■ Texto do exercício
Em abril de 2002, um conflito entre o Governo Chávez e os funcionários da estatal do petróleo transformou-se numa greve com manifestações diárias pelas ruas. Em 11 de abril o movimento culminou numa pesada marcha de oposição que tentou chegar até o palácio presidencial. Partidários de Chávez se reuniram no local para tentar proteger o palácio presidencial e nas várias horas de confronto entre os manifestantes opositores, os partidários do governo e a polícia e as Forças Armadas, uma parte apoiando e outra se opondo ao Governo Chávez, dezenove pessoas morreram em circunstâncias que ainda não estão totalmente esclarecidas. Depois desta violência, alguns militares da alta cúpula entraram no palácio presidencial e exigiram que Chávez renunciasse. Ele se recusou mas foi preso e o levaram nas primeiras horas da manhã de 12 de abril. O empresário Pedro Carmona foi empossado como presidente interino algumas horas depois. No dia seguinte, o novo governo começou a ruir diante dos protestos de rua e da rebelião dos militares leais ao governo deposto. Quarenta e oito horas o presidente interino é preso, e Hugo Chávez retorna ao Miraflores a fim de restabelecer seu governo.

Indícios mostram que, desde então, a hierarquia da Igreja Católica sabia de antemão dos planos do golpe (Golinger 2005). Documentos mostram que embora soubesse de tais planos, ela de fato desencorajou o golpe. No entanto, os eventos do golpe dão realmente a impressão de envolvimento da hierarquia da Igreja. Quando os oficiais militares levaram Chávez do palácio presidencial para a principal base militar de Caracas, ele foi recebido lá por dois dos mais importantes bispos da Venezuela, presumivelmente chamados para aconselhar Chávez. E no dia seguinte, quando o decreto que constituía o governo interino foi assinado, uma das primeiras pessoas a assiná-lo foi o cardeal da Venezuela, Monseñor Ignacio Velasco. Assim, fica claro que se por um lado a Igreja não apoiou abertamente o golpe, ela parece ter de muita boa vontade colaborado com ele.

■ Seção de dados
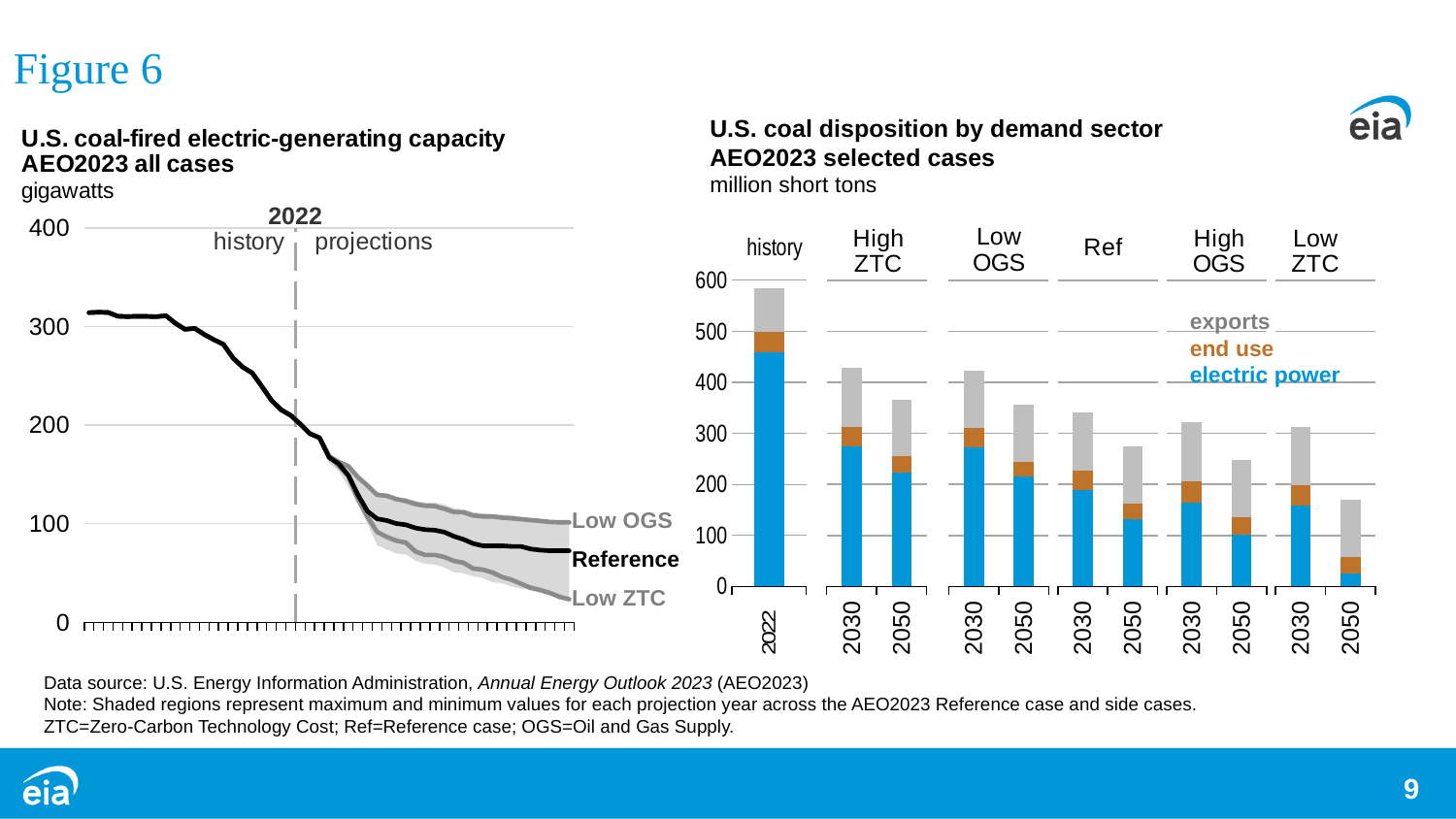
In the right chart, is the total for the Low ZTC case in 2050 greater or less than 200 million short tons? less In the right chart, which case has the lowest total coal disposition in 2050? Low ZTC In the left chart, is the Reference case value at the end of the projection period greater or less than 100 gigawatts? less In the left chart, does U.S. coal-fired electric-generating capacity rise or fall over time? fall How many series does the legend of the right chart list? 3 In the right chart, is the total coal disposition in 2022 greater or less than 500 million short tons? greater What kind of chart is the right chart, 'U.S. coal disposition by demand sector'? bar chart How many bars are plotted in the right chart? 11 In the left chart, which year separates history from projections? 2022 What kind of chart is the left chart, 'U.S. coal-fired electric-generating capacity'? line chart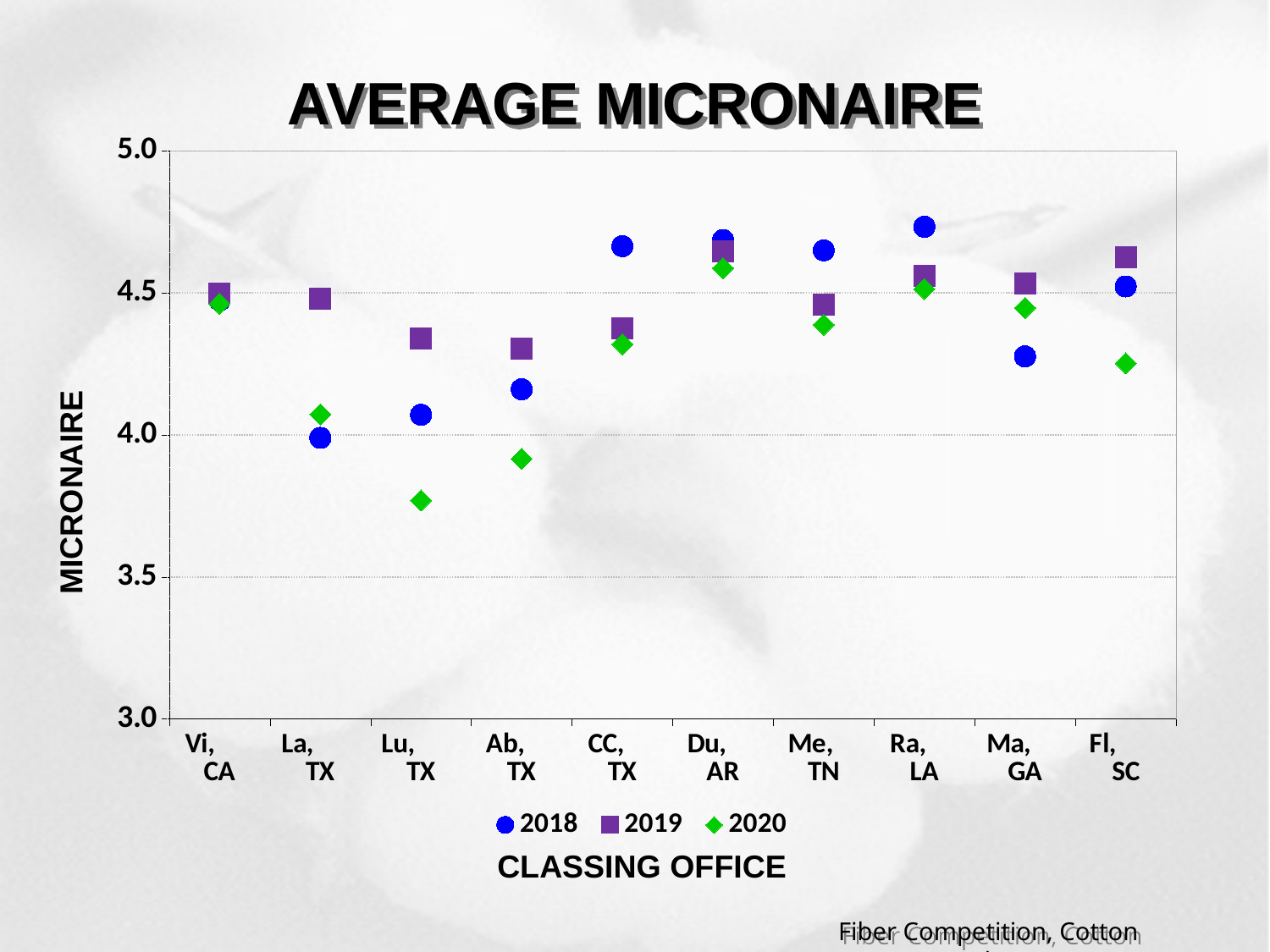
What is the title of the chart? AVERAGE MICRONAIRE How many classing offices are shown on the x axis? 10 For Fl, SC, which is larger: the 2018 value or the 2020 value? 2018 Is the 2018 value for CC, TX greater or less than 4.5? greater What kind of chart is this? Scatter (dot) chart Which classing office has the lowest 2020 value? Lu, TX What is the label of the x axis? CLASSING OFFICE For Ma, GA, which is larger: the 2018 value or the 2019 value? 2019 Is the 2020 value for Ab, TX greater or less than 4.0? less How many series does the legend list? 3 Is the 2018 value for Ma, GA greater or less than 4.5? less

■ Exercício
Reescreva o trecho do texto sobre o golpe de 2002 na Venezuela que vai de "Indícios mostram que, desde" até "colaborado com ele.", substituindo "bispos" por "prelados". O material acima vem de outra fonte.

■ Sua resposta
Indícios mostram que, desde então, a hierarquia da Igreja Católica sabia de antemão dos planos do golpe (Golinger 2005). Documentos mostram que embora soubesse de tais planos, ela de fato desencorajou o golpe. No entanto, os eventos do golpe dão realmente a impressão de envolvimento da hierarquia da Igreja. Quando os oficiais militares levaram Chávez do palácio presidencial para a principal base militar de Caracas, ele foi recebido lá por dois dos mais importantes prelados da Venezuela, presumivelmente chamados para aconselhar Chávez. E no dia seguinte, quando o decreto que constituía o governo interino foi assinado, uma das primeiras pessoas a assiná-lo foi o cardeal da Venezuela, Monseñor Ignacio Velasco. Assim, fica claro que se por um lado a Igreja não apoiou abertamente o golpe, ela parece ter de muita boa vontade colaborado com ele.